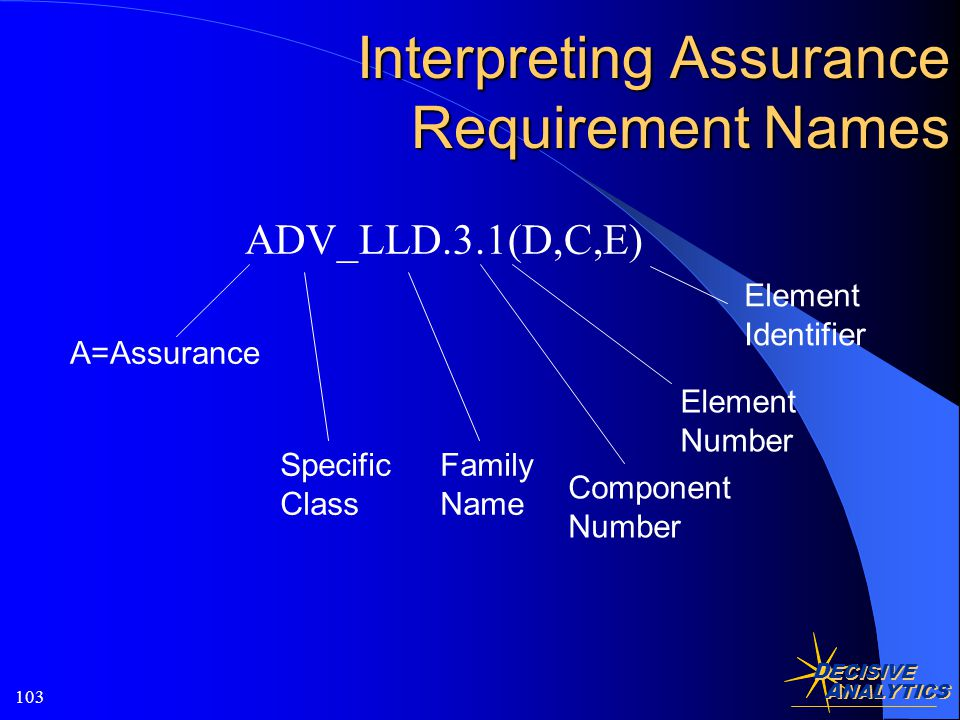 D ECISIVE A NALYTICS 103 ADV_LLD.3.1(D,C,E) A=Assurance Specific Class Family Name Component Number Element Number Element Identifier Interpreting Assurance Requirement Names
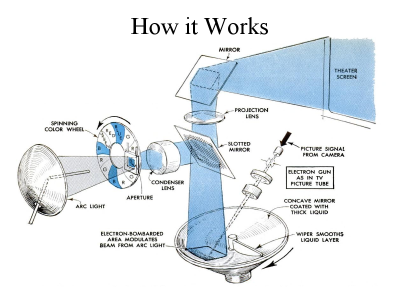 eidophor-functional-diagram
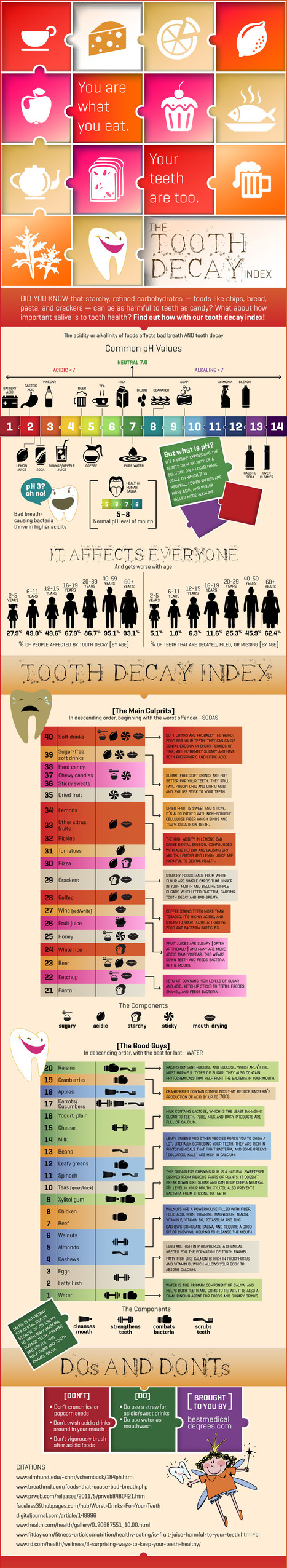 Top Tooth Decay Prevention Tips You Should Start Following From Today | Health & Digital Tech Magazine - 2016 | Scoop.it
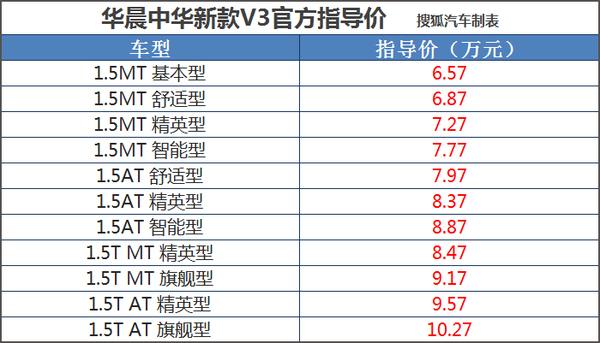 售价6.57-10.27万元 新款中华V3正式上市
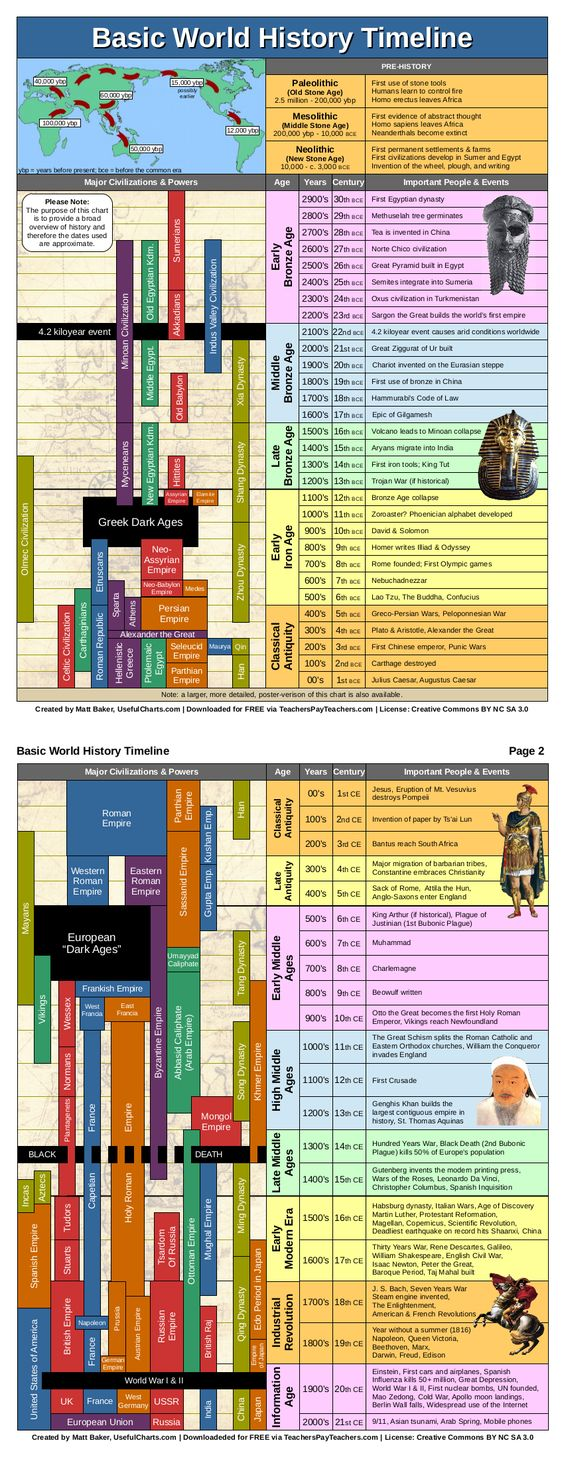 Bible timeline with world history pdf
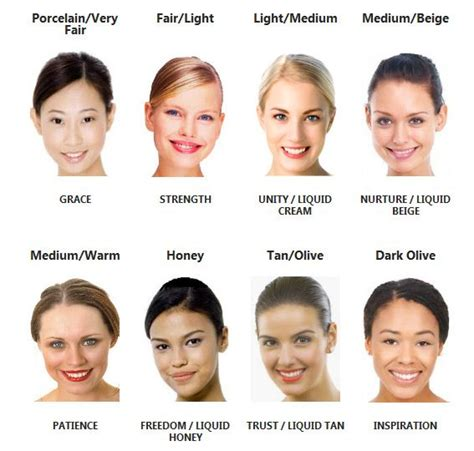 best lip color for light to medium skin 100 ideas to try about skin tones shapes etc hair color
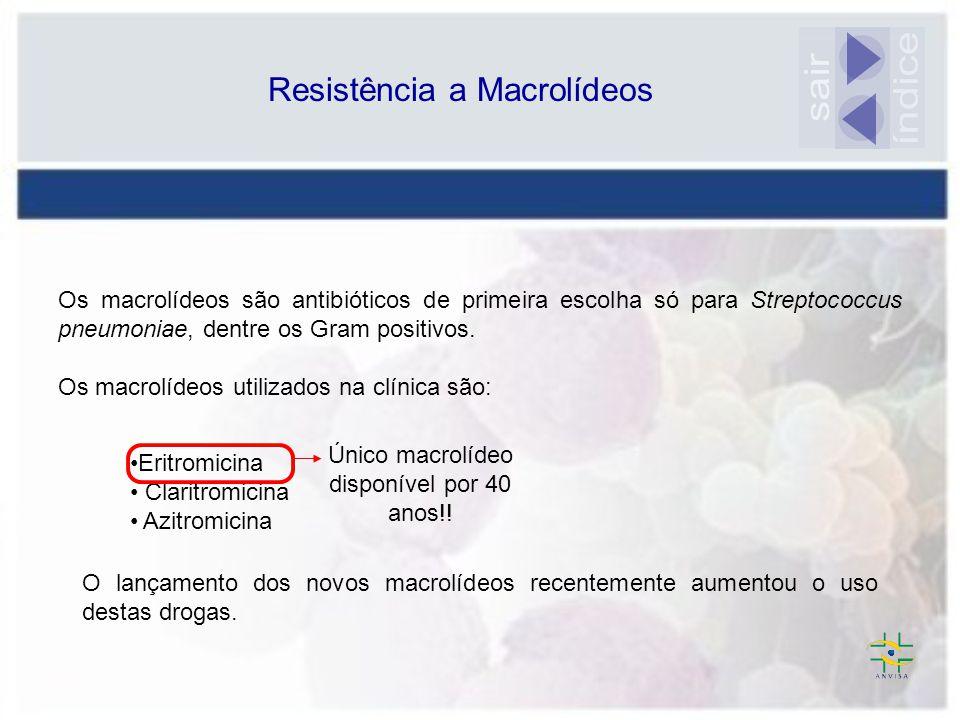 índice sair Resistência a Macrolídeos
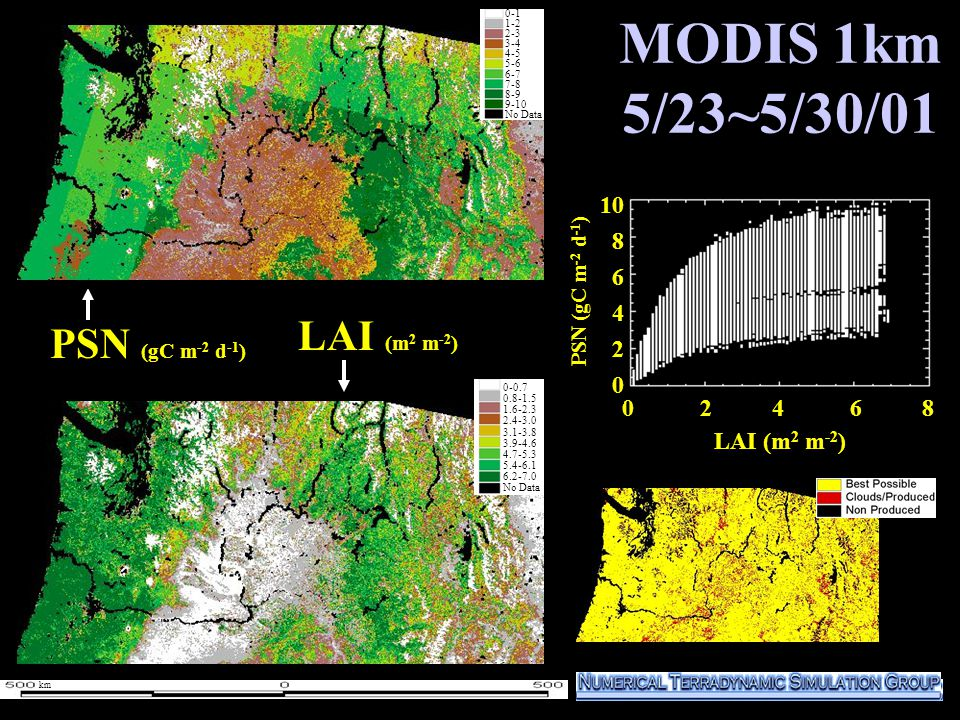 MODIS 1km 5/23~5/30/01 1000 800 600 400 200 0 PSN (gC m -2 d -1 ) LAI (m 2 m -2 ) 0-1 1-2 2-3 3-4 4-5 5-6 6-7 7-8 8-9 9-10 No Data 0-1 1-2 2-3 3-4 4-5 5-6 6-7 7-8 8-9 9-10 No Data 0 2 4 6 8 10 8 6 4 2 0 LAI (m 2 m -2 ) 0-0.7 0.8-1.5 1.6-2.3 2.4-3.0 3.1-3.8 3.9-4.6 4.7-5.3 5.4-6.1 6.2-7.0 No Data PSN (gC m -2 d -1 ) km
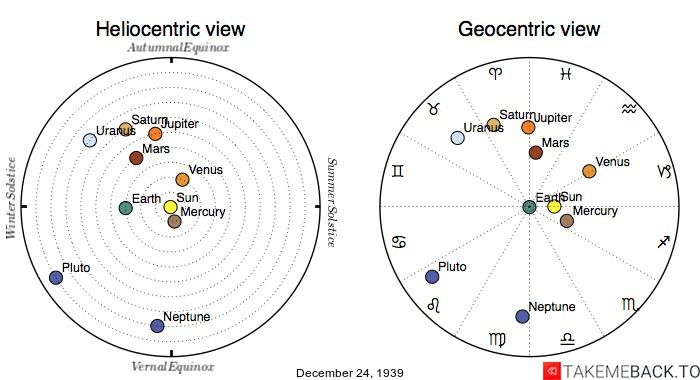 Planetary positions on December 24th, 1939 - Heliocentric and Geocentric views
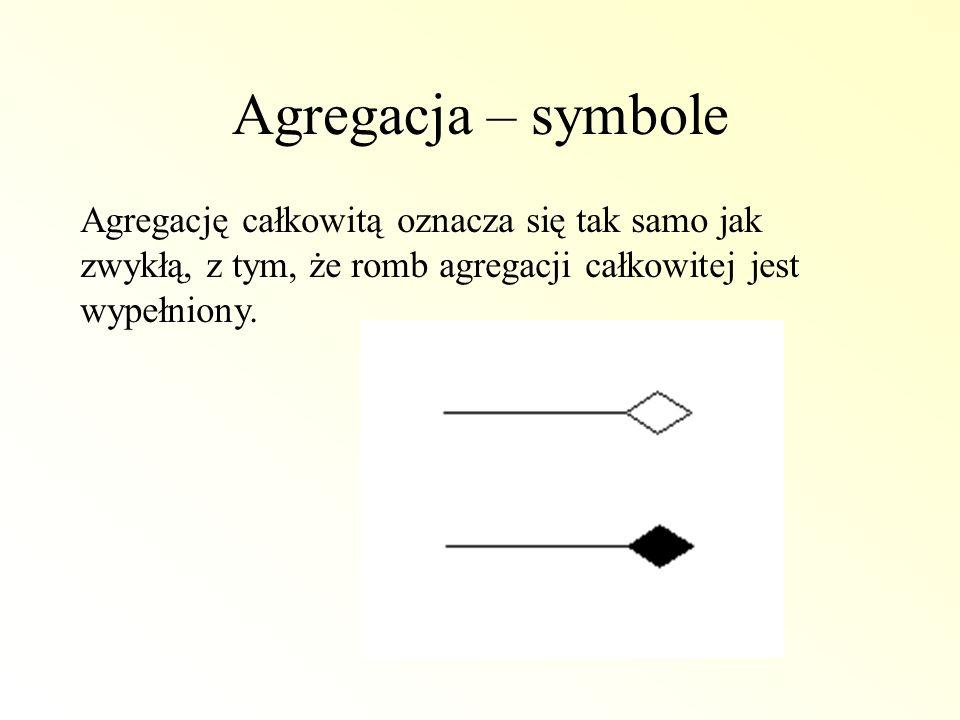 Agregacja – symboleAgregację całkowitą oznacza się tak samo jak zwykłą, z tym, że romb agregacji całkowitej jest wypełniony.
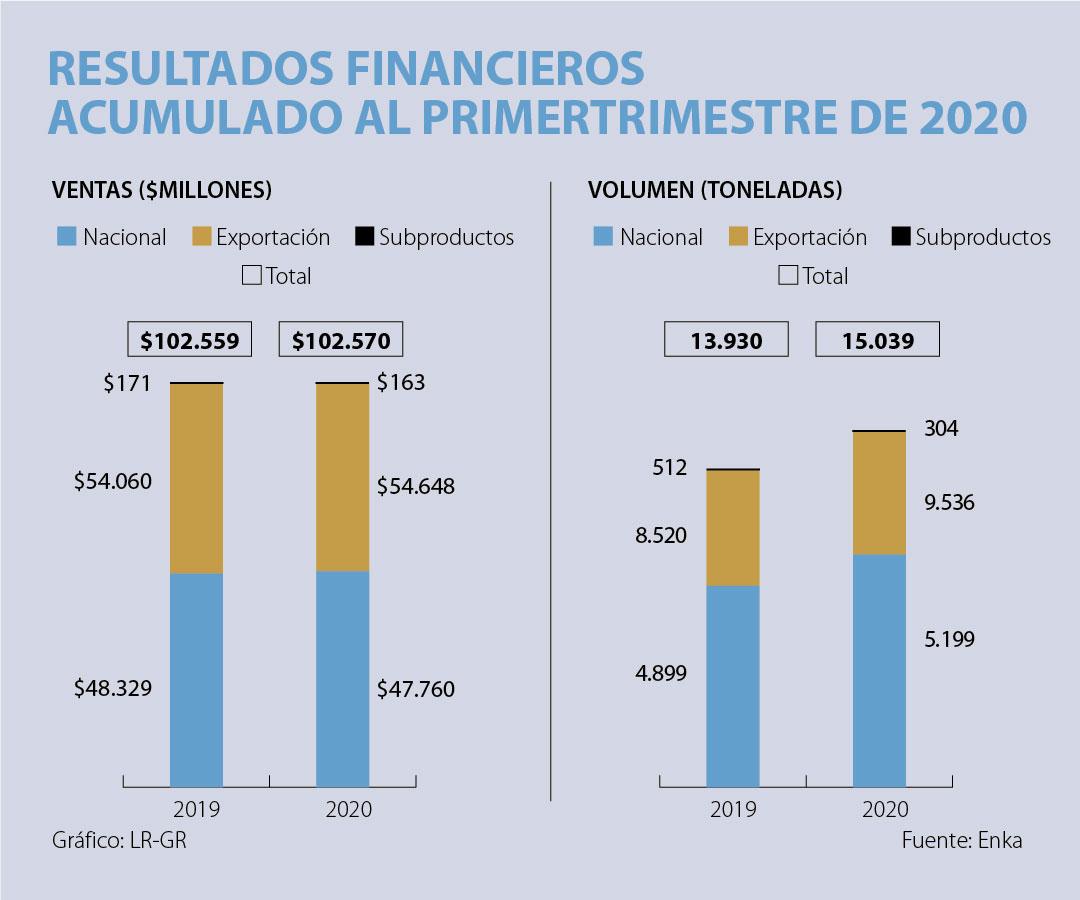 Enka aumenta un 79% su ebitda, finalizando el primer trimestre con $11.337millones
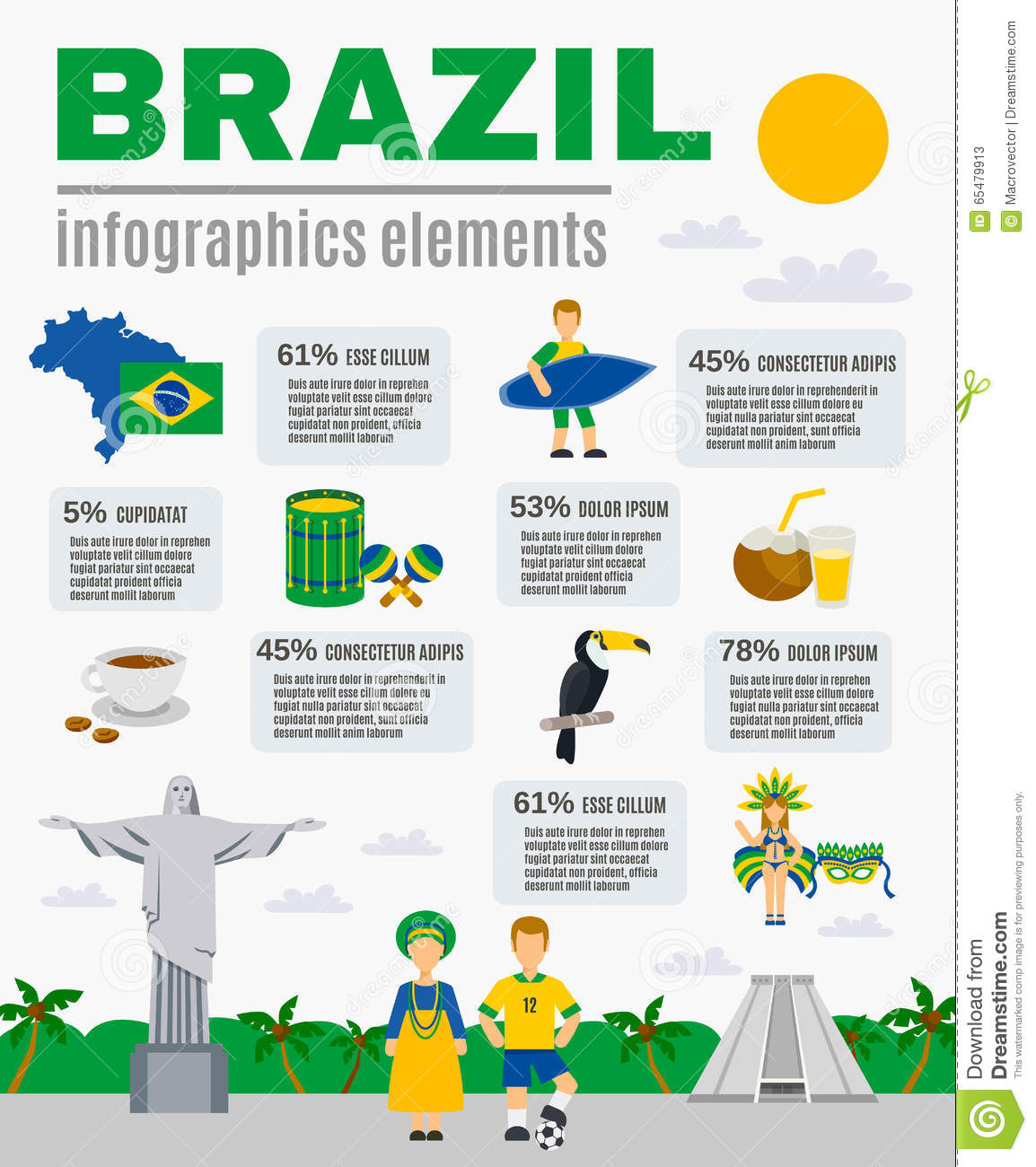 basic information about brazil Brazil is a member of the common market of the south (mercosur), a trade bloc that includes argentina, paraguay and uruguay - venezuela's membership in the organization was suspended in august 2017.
========================
Exercise description
Pictures are to be omitted; otherwise, every line from the first line of the listing through the line containing "Planetary positions on" must be reproduced exactly, both ends included.

Answer to this problem
 D ECISIVE A NALYTICS 103 ADV_LLD.3.1(D,C,E) A=Assurance Specific Class Family Name Component Number Element Number Element Identifier Interpreting Assurance Requirement Names
 eidophor-functional-diagram
 Top Tooth Decay Prevention Tips You Should Start Following From Today | Health & Digital Tech Magazine - 2016 | Scoop.it
 售价6.57-10.27万元 新款中华V3正式上市
 Bible timeline with world history pdf
 best lip color for light to medium skin 100 ideas to try about skin tones shapes etc hair color
 índice sair Resistência a Macrolídeos
 MODIS 1km 5/23~5/30/01 1000 800 600 400 200 0 PSN (gC m -2 d -1 ) LAI (m 2 m -2 ) 0-1 1-2 2-3 3-4 4-5 5-6 6-7 7-8 8-9 9-10 No Data 0-1 1-2 2-3 3-4 4-5 5-6 6-7 7-8 8-9 9-10 No Data 0 2 4 6 8 10 8 6 4 2 0 LAI (m 2 m -2 ) 0-0.7 0.8-1.5 1.6-2.3 2.4-3.0 3.1-3.8 3.9-4.6 4.7-5.3 5.4-6.1 6.2-7.0 No Data PSN (gC m -2 d -1 ) km
 Planetary positions on December 24th, 1939 - Heliocentric and Geocentric views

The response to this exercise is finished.